§ WHAT THE EXERCISE ASKS
Should the entries contain pictures, leave them out and return exactly the lines from the first through the line holding "AWDis sweatshirt Thumbnail".

──────── TASK DATA ────────

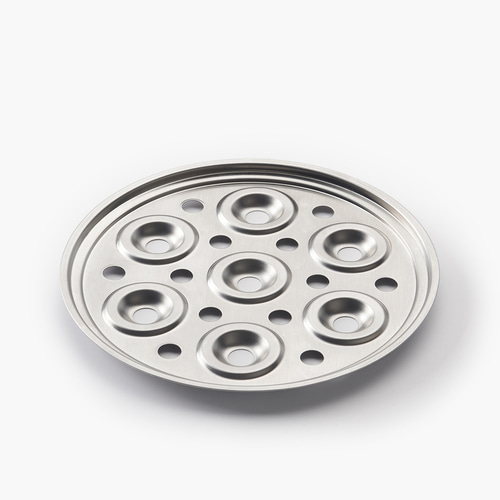 주코 올스텐 계란찜기 타이머 계란삶는기계 에그쿠커 전기찜기 ZE-XB201S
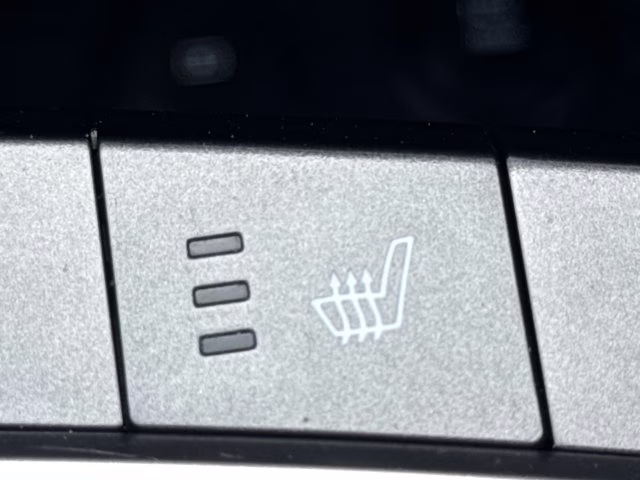 2024 Snow White Pearl Kia EV6 Light Long Range RWD SUV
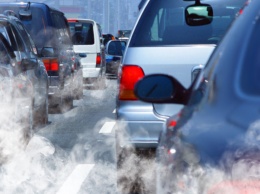 Загрязнение воздуха в Европе превышает нормы ЕС и ВОЗ - отчет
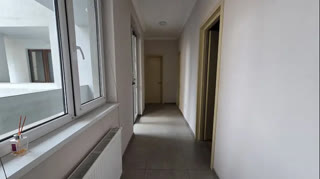 Commercial office space for rent in Vake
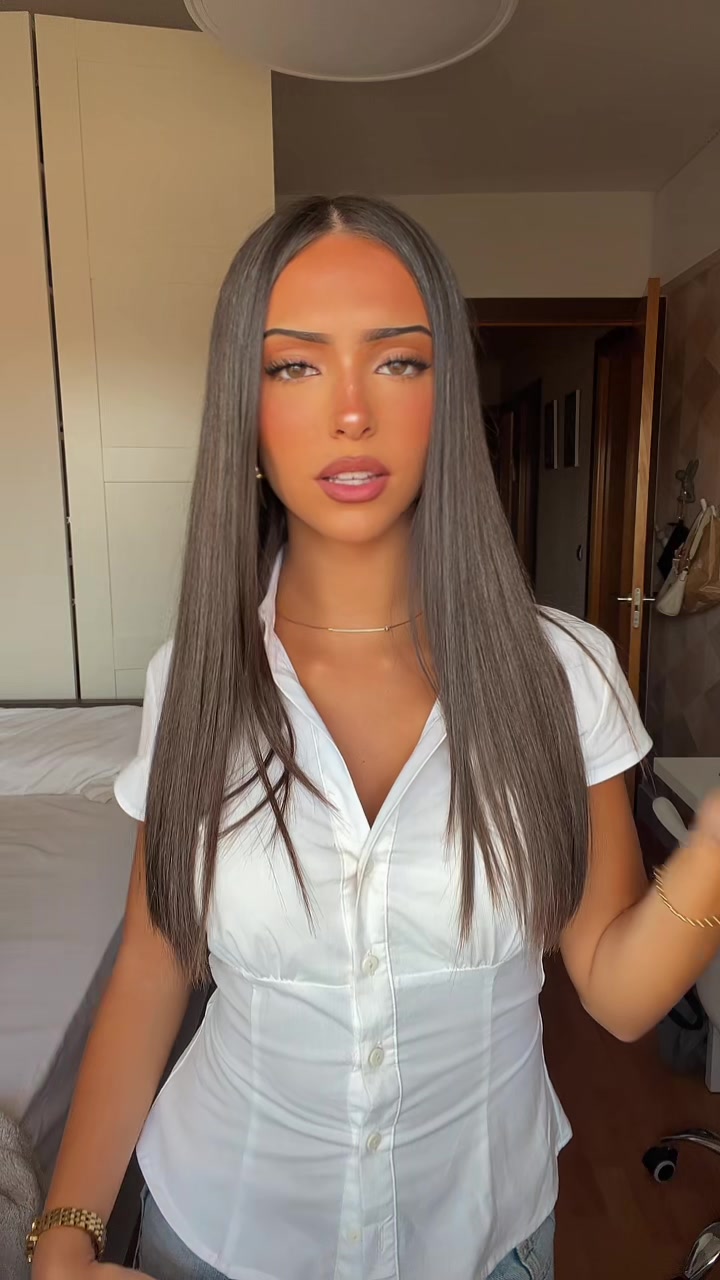 @ada_ml_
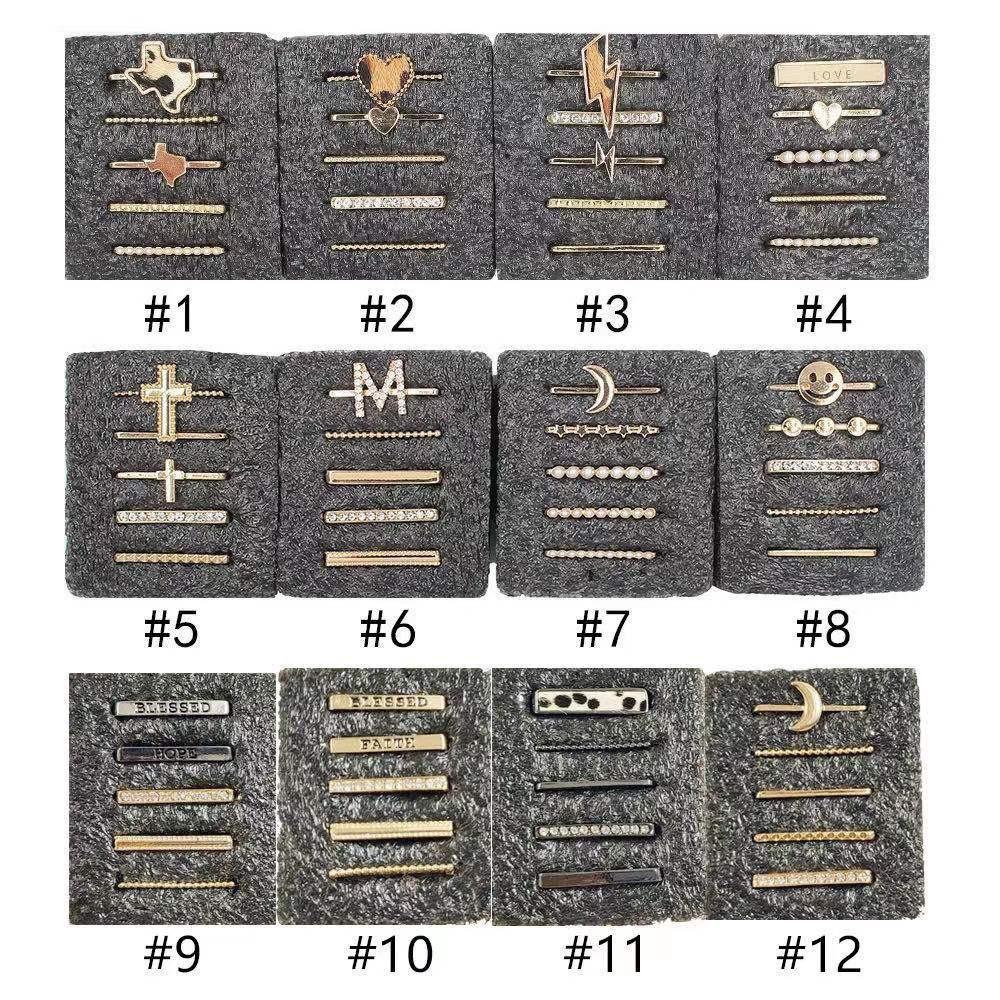 For apple watch watch watch watch watch watch watch watch watch watch with silicone watch strap decoration ring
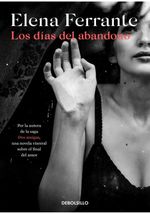 LOS-DIAS-DEL-ABANDONO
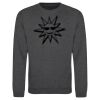 AWDis sweatshirt Thumbnail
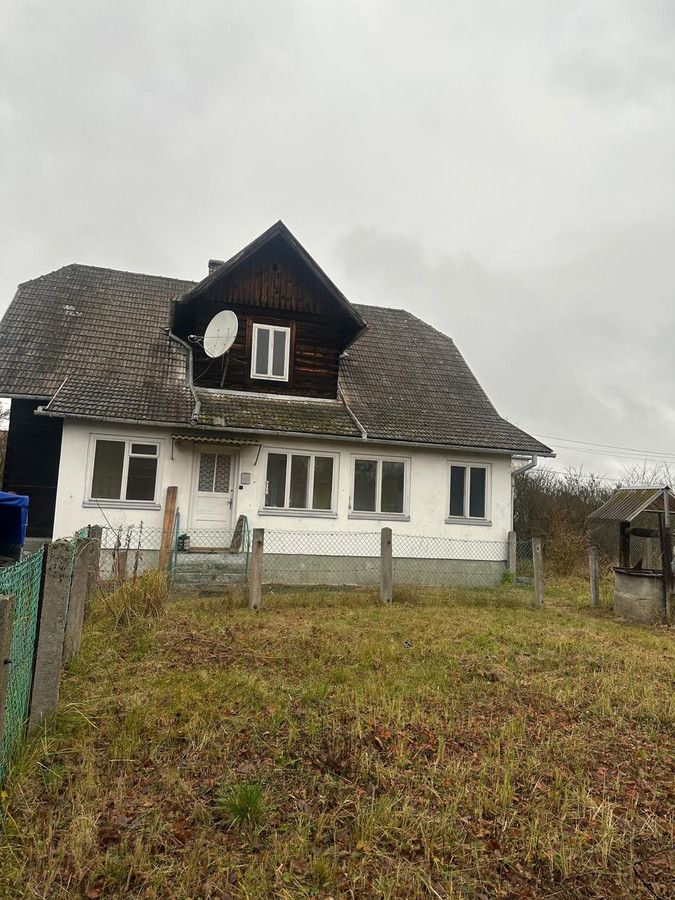 dom wolnostojący, 6 pokoi Rudnik nad Sanem, ul. Fryderyka Chopina. Zdjęcie 15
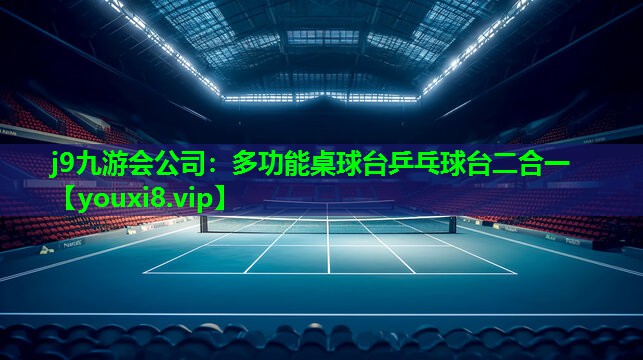 多功能桌球台乒乓球台二合一 多功能桌球台乒乓球台二合一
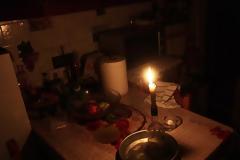 «Ανασταση» μετά το Γολγοθά, για μαθητή στο Βόλο...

────────

§ EXPECTED ANSWER
 주코 올스텐 계란찜기 타이머 계란삶는기계 에그쿠커 전기찜기 ZE-XB201S
 2024 Snow White Pearl Kia EV6 Light Long Range RWD SUV
 Загрязнение воздуха в Европе превышает нормы ЕС и ВОЗ - отчет
 Commercial office space for rent in Vake
 @ada_ml_
 For apple watch watch watch watch watch watch watch watch watch watch with silicone watch strap decoration ring
 LOS-DIAS-DEL-ABANDONO
 AWDis sweatshirt Thumbnail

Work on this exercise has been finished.